---------- INFORMATION

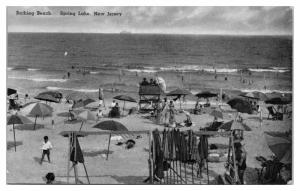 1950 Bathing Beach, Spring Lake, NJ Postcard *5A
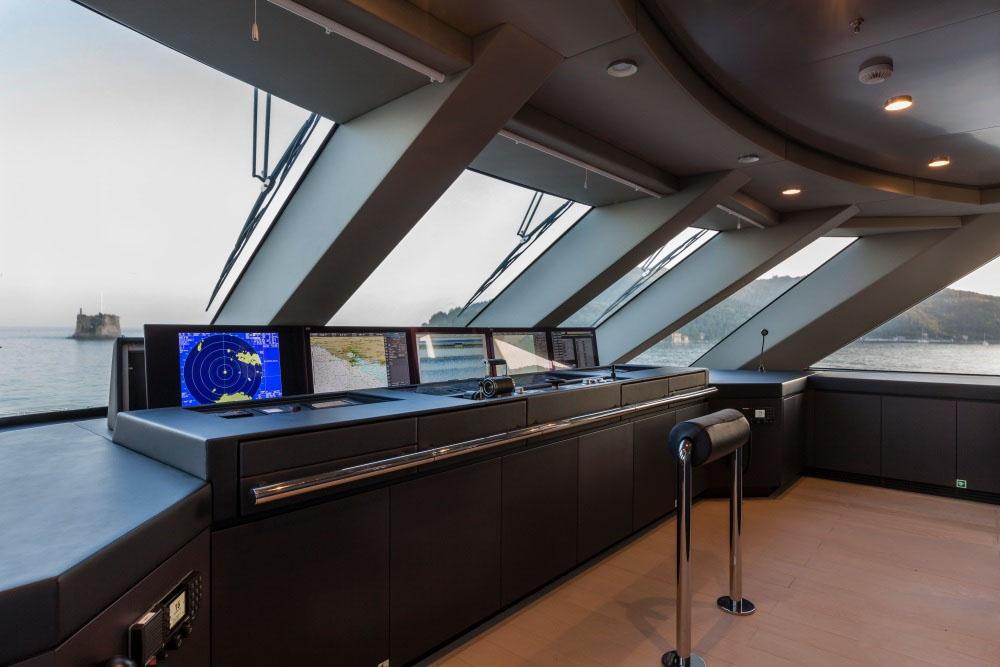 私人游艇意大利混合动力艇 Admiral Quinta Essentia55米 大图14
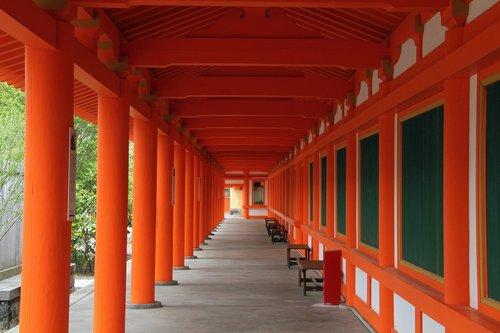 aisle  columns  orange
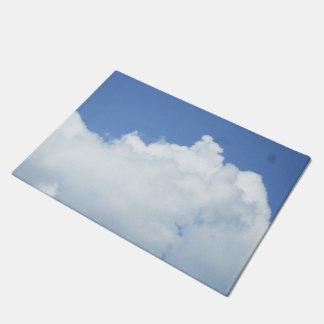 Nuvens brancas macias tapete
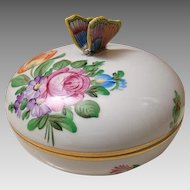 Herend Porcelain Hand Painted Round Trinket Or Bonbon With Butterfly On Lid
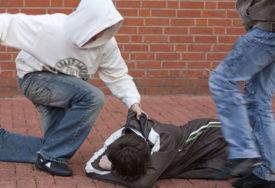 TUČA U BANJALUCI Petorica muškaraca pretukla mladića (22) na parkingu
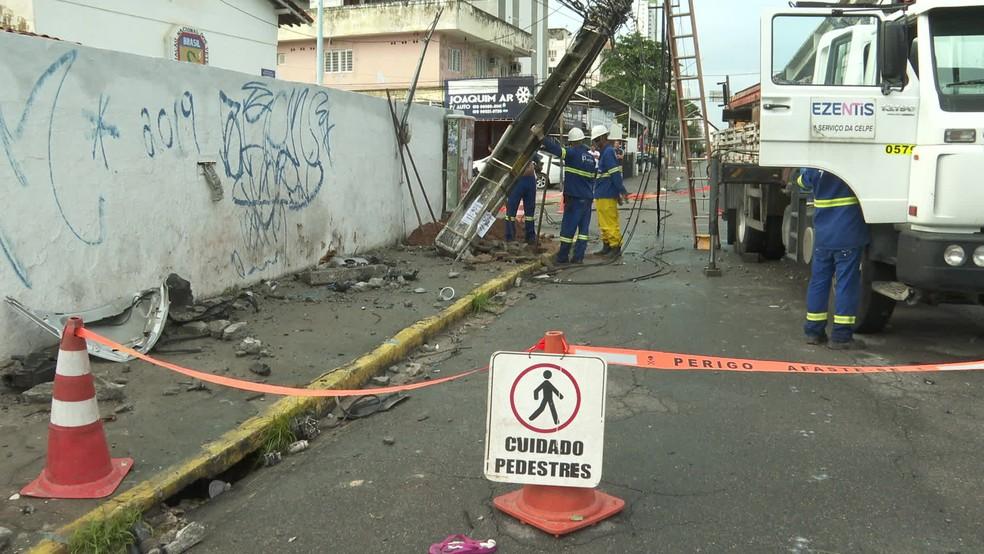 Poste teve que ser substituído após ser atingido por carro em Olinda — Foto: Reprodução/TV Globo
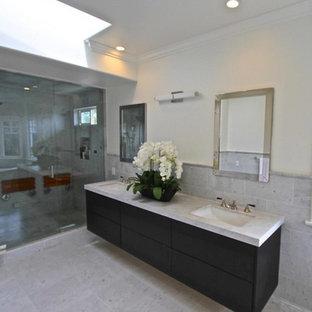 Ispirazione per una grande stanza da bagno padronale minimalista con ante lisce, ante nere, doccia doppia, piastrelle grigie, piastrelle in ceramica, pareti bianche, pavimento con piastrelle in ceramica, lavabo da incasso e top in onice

--------------------

* ACTIVITY
All that is wanted is the lines from the one holding "Poste teve que" through the end of the material, duplicated exactly, with no pictures.

* EXERCISE RESPONSE
 Poste teve que ser substituído após ser atingido por carro em Olinda — Foto: Reprodução/TV Globo
 Ispirazione per una grande stanza da bagno padronale minimalista con ante lisce, ante nere, doccia doppia, piastrelle grigie, piastrelle in ceramica, pareti bianche, pavimento con piastrelle in ceramica, lavabo da incasso e top in onice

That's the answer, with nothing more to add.